SET PROBLEM: Copy nothing but the lines running from the one containing "How far is bollard, bbox=344,575,367,704" through the end of the listing below. Drop the pictures.
▬▬▬▬▬▬
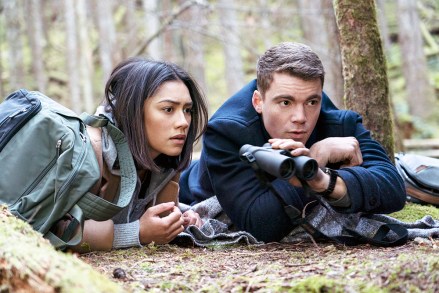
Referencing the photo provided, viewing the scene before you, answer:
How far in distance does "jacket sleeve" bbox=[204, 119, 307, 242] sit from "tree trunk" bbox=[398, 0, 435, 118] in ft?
54.3

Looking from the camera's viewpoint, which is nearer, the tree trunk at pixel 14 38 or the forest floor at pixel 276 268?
the forest floor at pixel 276 268

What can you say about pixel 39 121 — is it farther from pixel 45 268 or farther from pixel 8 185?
A: pixel 45 268

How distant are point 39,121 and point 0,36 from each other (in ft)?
80.1

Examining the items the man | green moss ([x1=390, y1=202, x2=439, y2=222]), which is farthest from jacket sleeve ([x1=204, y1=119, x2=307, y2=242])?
green moss ([x1=390, y1=202, x2=439, y2=222])

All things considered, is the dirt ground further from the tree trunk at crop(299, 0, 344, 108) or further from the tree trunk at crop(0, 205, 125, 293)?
the tree trunk at crop(299, 0, 344, 108)

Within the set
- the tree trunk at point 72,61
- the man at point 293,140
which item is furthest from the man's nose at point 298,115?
the tree trunk at point 72,61

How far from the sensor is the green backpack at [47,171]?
3.27 meters

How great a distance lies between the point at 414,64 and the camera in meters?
19.6

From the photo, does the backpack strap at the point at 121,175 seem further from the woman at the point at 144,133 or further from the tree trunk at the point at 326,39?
the tree trunk at the point at 326,39

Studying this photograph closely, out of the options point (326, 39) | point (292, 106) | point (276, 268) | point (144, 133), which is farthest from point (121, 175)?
point (326, 39)

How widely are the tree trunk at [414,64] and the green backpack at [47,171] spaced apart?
17.4 m

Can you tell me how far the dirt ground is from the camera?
2.35 meters

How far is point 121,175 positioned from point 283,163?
108 cm

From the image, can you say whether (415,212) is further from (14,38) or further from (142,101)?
(14,38)
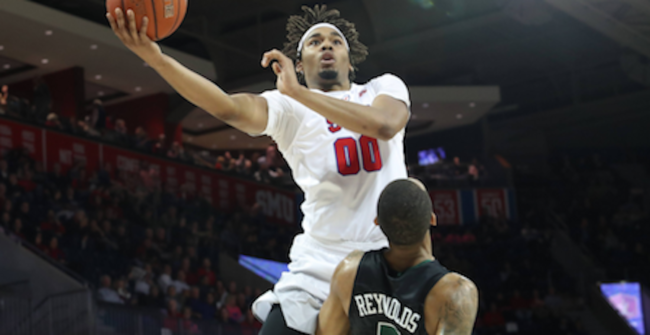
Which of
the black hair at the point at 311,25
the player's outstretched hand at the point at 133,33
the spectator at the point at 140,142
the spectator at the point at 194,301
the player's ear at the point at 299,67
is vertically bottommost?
the spectator at the point at 194,301

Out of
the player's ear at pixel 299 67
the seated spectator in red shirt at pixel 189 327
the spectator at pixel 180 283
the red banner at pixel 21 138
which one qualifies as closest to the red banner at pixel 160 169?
the red banner at pixel 21 138

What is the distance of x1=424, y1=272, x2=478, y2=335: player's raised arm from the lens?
101 inches

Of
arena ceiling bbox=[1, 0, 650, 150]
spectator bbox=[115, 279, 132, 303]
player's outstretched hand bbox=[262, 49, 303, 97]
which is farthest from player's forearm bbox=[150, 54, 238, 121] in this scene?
arena ceiling bbox=[1, 0, 650, 150]

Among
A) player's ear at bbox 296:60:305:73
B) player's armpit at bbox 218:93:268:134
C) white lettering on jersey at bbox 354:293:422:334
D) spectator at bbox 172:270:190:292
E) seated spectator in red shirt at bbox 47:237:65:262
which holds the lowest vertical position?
spectator at bbox 172:270:190:292

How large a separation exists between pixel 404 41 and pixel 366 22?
1.30 m

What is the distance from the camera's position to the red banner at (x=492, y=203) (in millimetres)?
20344

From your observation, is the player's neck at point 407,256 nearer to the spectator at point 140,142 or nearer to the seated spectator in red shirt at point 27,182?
the seated spectator in red shirt at point 27,182

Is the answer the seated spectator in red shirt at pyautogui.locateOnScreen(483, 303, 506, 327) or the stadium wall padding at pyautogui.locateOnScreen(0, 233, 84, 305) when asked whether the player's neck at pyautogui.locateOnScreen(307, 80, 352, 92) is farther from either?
the seated spectator in red shirt at pyautogui.locateOnScreen(483, 303, 506, 327)

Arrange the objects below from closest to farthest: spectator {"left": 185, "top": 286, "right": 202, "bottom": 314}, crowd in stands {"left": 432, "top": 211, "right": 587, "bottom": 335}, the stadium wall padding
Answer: the stadium wall padding < spectator {"left": 185, "top": 286, "right": 202, "bottom": 314} < crowd in stands {"left": 432, "top": 211, "right": 587, "bottom": 335}

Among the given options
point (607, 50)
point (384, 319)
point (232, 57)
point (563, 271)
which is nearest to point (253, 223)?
point (232, 57)

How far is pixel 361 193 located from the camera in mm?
3203

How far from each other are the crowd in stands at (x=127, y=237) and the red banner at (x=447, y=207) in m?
6.76

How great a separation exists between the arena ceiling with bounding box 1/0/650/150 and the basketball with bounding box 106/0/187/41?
35.7ft

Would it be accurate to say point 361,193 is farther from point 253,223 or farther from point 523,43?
point 523,43
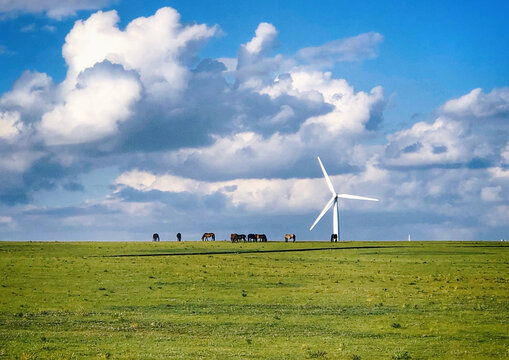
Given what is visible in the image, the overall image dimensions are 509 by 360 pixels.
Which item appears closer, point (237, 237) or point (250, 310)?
point (250, 310)

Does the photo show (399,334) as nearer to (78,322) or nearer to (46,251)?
(78,322)

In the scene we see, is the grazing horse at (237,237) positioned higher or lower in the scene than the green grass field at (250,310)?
higher

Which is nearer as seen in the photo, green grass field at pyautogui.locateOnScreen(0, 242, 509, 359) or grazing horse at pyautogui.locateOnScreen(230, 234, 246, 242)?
green grass field at pyautogui.locateOnScreen(0, 242, 509, 359)

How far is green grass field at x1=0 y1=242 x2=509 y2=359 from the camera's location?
29562mm

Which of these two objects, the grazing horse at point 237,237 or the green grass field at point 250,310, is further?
the grazing horse at point 237,237

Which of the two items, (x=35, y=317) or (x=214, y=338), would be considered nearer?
(x=214, y=338)

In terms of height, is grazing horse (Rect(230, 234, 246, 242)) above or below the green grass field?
above

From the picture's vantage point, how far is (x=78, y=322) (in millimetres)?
37375

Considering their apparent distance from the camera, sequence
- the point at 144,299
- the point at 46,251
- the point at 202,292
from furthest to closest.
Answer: the point at 46,251, the point at 202,292, the point at 144,299

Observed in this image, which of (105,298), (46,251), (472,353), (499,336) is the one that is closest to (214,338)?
(472,353)

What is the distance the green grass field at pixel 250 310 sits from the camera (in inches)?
1164

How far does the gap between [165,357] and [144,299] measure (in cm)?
2170

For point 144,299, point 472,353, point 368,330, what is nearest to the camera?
point 472,353

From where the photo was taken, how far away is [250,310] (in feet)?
139
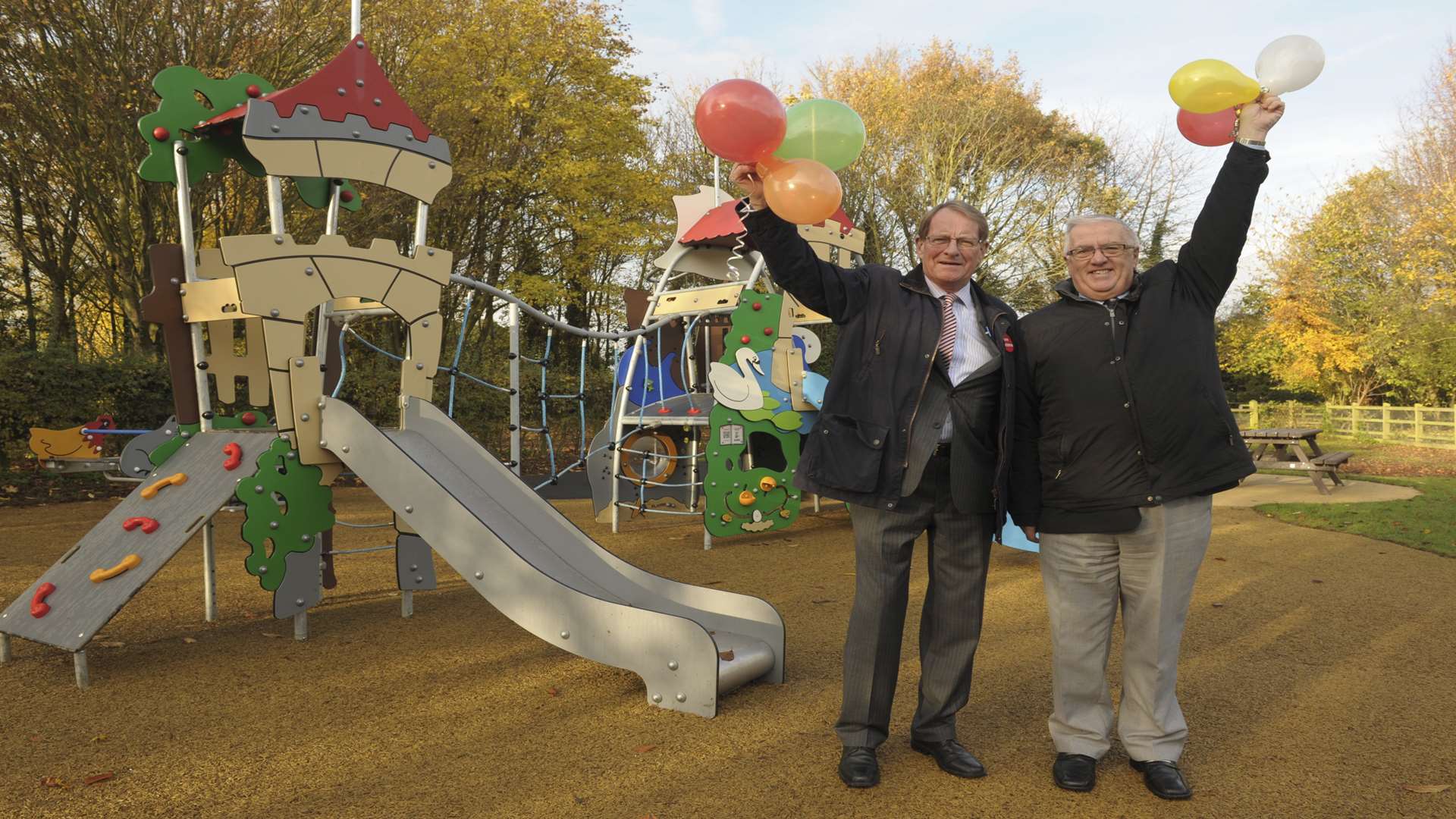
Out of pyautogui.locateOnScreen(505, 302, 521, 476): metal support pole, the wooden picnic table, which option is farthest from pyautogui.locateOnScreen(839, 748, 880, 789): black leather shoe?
the wooden picnic table

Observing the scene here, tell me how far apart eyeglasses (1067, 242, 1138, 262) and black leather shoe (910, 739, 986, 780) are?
154cm

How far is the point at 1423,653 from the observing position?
413 centimetres

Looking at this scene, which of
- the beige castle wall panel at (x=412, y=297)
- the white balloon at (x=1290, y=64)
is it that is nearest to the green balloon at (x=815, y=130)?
the white balloon at (x=1290, y=64)

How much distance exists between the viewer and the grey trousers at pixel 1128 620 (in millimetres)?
2590

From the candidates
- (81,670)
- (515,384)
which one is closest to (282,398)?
(81,670)

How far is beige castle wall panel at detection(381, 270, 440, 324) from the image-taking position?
4320 mm

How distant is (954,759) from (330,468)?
9.88ft

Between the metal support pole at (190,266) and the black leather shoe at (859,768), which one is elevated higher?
the metal support pole at (190,266)

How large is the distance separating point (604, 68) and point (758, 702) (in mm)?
16747

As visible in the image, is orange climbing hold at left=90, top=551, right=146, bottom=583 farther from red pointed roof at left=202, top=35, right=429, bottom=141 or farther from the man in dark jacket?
the man in dark jacket

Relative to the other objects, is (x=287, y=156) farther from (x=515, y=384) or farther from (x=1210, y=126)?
(x=1210, y=126)

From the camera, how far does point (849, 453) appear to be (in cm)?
263

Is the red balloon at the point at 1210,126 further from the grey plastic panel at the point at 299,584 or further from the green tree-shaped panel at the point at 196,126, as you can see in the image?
the green tree-shaped panel at the point at 196,126

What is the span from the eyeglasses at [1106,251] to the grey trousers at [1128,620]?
736mm
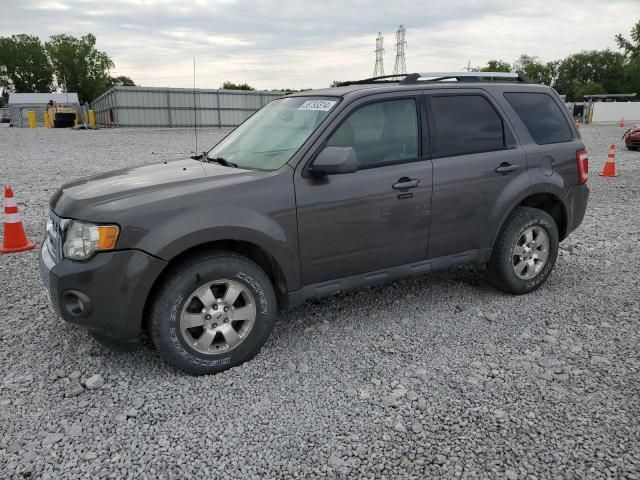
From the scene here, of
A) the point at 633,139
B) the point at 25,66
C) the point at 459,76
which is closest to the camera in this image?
the point at 459,76

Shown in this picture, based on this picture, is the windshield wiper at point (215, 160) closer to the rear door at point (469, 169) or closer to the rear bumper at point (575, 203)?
the rear door at point (469, 169)

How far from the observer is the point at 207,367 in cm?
342

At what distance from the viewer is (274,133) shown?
415cm

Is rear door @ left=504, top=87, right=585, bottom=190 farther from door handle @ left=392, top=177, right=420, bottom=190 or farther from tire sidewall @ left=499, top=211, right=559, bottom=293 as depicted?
door handle @ left=392, top=177, right=420, bottom=190

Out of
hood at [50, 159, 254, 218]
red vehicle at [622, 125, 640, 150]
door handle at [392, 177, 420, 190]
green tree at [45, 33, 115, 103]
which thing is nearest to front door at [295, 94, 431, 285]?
door handle at [392, 177, 420, 190]

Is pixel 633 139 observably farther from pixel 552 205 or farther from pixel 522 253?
pixel 522 253

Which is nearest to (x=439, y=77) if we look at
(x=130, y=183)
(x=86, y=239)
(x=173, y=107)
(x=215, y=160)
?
(x=215, y=160)

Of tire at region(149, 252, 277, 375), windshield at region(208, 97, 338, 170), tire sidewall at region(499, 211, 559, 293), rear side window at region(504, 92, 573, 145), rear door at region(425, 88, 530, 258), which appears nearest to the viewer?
tire at region(149, 252, 277, 375)

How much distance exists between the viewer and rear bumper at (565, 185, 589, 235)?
493cm

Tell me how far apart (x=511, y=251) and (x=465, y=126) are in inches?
46.2

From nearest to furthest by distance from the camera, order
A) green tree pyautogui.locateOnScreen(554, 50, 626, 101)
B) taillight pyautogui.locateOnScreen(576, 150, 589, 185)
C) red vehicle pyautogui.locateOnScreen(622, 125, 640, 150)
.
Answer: taillight pyautogui.locateOnScreen(576, 150, 589, 185) < red vehicle pyautogui.locateOnScreen(622, 125, 640, 150) < green tree pyautogui.locateOnScreen(554, 50, 626, 101)

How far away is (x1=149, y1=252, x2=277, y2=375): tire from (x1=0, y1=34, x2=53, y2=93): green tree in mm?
119431

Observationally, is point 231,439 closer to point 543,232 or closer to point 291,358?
point 291,358

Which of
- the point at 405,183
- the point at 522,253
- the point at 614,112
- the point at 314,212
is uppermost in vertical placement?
the point at 614,112
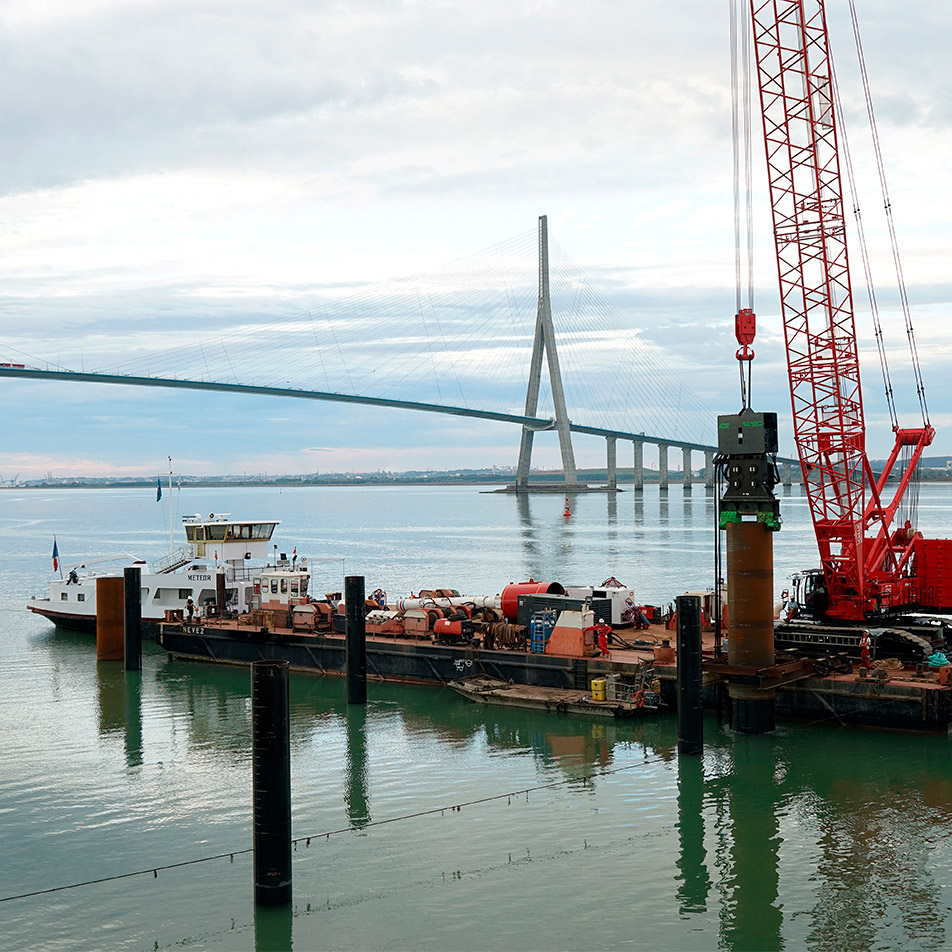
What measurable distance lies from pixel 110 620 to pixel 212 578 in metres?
4.72

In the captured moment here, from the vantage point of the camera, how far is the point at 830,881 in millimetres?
18047

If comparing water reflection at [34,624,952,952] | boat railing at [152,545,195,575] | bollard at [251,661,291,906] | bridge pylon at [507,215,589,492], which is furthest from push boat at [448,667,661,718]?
bridge pylon at [507,215,589,492]

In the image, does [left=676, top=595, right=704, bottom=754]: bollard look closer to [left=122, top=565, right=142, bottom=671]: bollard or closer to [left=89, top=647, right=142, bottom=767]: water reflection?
[left=89, top=647, right=142, bottom=767]: water reflection

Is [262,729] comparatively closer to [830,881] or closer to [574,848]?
[574,848]

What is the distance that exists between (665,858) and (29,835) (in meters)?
11.3

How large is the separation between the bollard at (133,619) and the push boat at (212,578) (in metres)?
3.59

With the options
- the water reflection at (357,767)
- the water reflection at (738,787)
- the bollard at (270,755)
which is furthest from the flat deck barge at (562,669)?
the bollard at (270,755)

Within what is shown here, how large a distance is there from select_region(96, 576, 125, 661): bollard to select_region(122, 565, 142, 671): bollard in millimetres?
2559

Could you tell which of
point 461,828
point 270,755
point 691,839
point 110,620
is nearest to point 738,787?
point 691,839

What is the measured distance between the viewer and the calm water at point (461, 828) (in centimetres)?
1645

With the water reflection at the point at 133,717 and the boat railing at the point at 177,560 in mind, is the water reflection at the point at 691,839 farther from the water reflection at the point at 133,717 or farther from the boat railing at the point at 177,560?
the boat railing at the point at 177,560

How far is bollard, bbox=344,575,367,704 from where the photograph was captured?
1224 inches

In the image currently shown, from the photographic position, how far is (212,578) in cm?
4428

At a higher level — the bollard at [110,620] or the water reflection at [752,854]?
the bollard at [110,620]
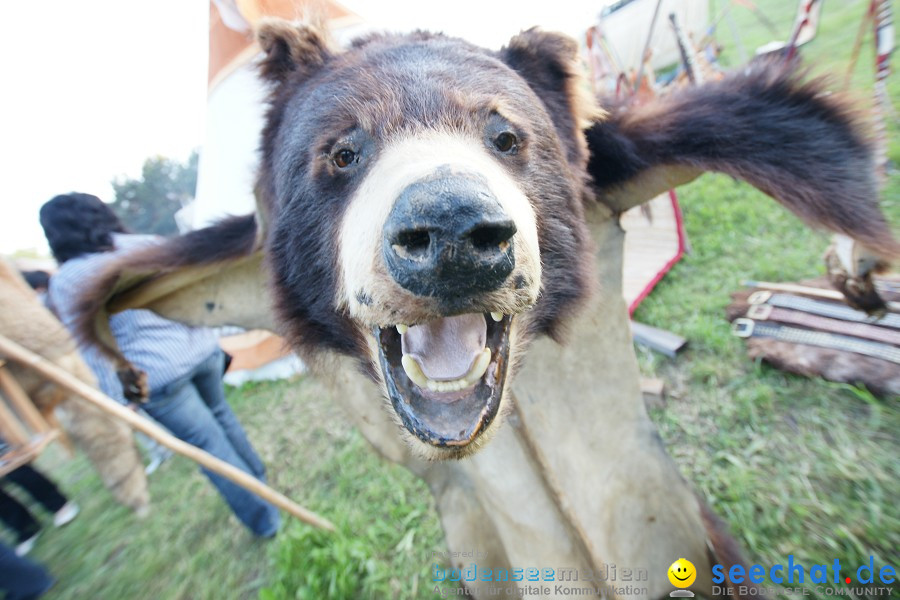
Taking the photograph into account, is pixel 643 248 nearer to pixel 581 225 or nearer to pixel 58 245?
▬▬▬▬▬▬
ANSWER TO THE TASK:
How far is bollard, bbox=344,575,367,704 from where the photograph was captured?
1224 inches

In the image currently shown, from the photographic position, how far is (212,578) in cm?
4428

At a higher level — the bollard at [110,620] or the water reflection at [752,854]?
the bollard at [110,620]
Taking the photograph into account, is pixel 643 248 nearer to pixel 581 225 or nearer to pixel 58 245?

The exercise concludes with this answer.